What is the alternative?
In a word, waiting. Delaying the clamping of the cord to at least two minutes has been shown to prevent anemia during the first year of life, therefore reducing the risk of anemia-linked disorders during childhood. 
Although the need for resuscitation has been cited as justification for ICC, it is actually possible, if not preferable to perform resuscitation with the umbilical cord attached, since the placenta continues to provide oxygenated blood to the baby for several minutes after birth. A newborn’s lungs may not be developed enough to distribute oxygen to the body, but a healthy placenta and umbilical cord usually are. 
Babies delivered by cesarean, as well as premature infants, can also receive the benefits of delayed clamping. Research has found a significant reduction in infection and bleeding in the brain amongst preemies who received a complete placental transfusion. 
Delaying cord clamping at least two minutes is recommended by the World Health Organization. 
Immediate cord clamping has demonstrated no benefit to babies or mothers. In fact, research has shown that it actually does harm, by increasing the risk of anemia in infants, which can cause lifelong disabilities. The physiological norm is to wait until the cord has stopped pulsing before severing it — immediate clamping and cutting is an intervention that was put into practice without any evidence to support it. In the absence of such evidence, after 50 years of practice, isn’t it time we acknowledge that it may not be the right choice? Isn’t it time to admit that maybe Mother Nature knows better on this one?
Conspiracy Theory Time:
A large portion of the evidence to support delayed cord clamping has come from midwives, who have continued to practice it even as doctors advocated for immediate clamping. Ever since birth moved from the home to the hospital, and from doctors to midwives in the early 20th century, doctors (for the most part) have viewed themselves as more of an authority on birth than midwives. Could it be that doctors (as a group) have resisted the evidence in support of delayed cord clamping simply because it came from midwives? How much of this practice is because of evidence (of which there is none) and how much of it is simply defending their egos? Is the pride of doctors worth more than the health of American babies?
One of the conditions linked to immediate cord clamping is autism. Evidence suggests that babies delivered by obstetricians (more likely to perform ICC) have higher rates of autism than babies delivered with midwives (more likely to delay clamping/cutting).  What if this condition could be prevented simply by waiting an extra minute or two before clamping the cord?
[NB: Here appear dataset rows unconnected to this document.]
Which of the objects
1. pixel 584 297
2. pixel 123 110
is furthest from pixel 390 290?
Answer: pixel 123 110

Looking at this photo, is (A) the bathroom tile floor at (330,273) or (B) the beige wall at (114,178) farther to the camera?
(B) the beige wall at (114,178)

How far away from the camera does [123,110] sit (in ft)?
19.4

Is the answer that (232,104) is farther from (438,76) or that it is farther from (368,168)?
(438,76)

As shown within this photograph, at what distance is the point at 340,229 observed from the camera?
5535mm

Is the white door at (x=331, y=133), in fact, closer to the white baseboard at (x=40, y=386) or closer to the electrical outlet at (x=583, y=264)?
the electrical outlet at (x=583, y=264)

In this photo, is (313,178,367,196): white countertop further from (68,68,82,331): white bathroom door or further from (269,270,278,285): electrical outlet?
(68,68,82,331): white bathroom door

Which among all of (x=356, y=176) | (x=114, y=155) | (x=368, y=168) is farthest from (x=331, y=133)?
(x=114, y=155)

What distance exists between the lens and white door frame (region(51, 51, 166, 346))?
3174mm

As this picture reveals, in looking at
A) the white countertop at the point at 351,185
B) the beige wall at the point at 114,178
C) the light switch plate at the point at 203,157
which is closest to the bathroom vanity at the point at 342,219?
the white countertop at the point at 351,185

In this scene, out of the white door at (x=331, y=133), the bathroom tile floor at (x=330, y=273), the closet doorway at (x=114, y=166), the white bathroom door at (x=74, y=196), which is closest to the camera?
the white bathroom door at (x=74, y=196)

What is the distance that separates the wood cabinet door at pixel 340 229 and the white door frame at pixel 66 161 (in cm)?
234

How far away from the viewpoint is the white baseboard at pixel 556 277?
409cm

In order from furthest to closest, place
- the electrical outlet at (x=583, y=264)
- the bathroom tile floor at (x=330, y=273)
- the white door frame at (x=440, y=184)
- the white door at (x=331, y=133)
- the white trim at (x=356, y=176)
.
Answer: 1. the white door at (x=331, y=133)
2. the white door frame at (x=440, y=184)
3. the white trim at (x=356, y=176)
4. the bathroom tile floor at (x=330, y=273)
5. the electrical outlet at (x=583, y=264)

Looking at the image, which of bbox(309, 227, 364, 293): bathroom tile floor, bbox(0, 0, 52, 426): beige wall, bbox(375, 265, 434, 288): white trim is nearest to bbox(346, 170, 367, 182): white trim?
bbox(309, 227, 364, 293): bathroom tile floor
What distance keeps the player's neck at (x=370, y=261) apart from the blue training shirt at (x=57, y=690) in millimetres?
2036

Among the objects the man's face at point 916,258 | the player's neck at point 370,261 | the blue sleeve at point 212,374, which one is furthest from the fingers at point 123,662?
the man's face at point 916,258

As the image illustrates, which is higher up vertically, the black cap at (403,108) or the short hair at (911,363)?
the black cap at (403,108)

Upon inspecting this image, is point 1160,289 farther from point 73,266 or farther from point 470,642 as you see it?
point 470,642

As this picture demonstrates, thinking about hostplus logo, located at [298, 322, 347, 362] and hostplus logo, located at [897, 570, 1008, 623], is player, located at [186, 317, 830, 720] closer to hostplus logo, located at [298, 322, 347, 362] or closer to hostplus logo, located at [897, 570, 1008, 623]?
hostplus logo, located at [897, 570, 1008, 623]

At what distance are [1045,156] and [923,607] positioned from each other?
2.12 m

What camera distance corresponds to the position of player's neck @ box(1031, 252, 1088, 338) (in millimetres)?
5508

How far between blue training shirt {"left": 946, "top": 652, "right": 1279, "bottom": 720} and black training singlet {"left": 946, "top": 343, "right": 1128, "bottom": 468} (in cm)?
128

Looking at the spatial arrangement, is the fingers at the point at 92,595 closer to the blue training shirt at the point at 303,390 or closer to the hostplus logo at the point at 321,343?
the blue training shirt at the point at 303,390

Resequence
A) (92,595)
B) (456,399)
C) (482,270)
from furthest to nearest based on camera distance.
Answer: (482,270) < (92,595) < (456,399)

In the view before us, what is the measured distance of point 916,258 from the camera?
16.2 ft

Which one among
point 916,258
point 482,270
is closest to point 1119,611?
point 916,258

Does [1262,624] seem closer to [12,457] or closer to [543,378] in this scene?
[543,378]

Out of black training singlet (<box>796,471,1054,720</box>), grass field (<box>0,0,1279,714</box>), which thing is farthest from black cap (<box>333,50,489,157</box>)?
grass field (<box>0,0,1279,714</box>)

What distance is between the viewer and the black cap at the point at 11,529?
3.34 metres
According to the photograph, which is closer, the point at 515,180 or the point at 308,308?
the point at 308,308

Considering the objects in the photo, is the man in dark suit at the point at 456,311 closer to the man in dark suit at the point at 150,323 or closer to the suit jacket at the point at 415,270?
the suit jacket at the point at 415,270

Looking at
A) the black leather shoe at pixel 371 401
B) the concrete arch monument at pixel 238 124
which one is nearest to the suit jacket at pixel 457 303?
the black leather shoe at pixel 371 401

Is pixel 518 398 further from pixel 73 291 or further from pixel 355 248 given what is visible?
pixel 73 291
Since immediate cord clamping became routine in many hospital settings, birth has become more and more medicalized. Interventions such as induction and labor augmentation have led to more diagnoses of fetal distress, as well as a higher rate of cesarean deliveries. Another change in fetal medicine since the introduction of ICC is the increasing rate of pregnancies resulting from fertility treatments. These pregnancies are more likely to result in multiples (and therefore higher likelihood of c-section) and prematurity , both of which increase a baby’s risk of requiring resuscitation. Premature, “fetal distress/asphyxia” diagnoses, and babies delivered via c-section all experience higher rates of resuscitation. Luckily, perinatologists have become more and more adept at saving these “at risk” babies, but what if there were fewer babies to save? What if doctors and women made decisions about their pregnancies and births based on evidence, and used fewer interventions? What if we took a proactive approach and made the decisions that would lead to healthy babies in the first place, rather than relying on resuscitation and other life-saving measures simply because they are available?
Most newborn procedures can be delayed or done while the baby is held by the mother, reducing the need to clamp/cut the umbilical cord. Even in the case of problems at birth, it is possible that the natural transfusion between placenta and baby could benefit the baby. Obstetricians seem to be more likely to ICC than midwives, so keep that in mind when you choose your care provider.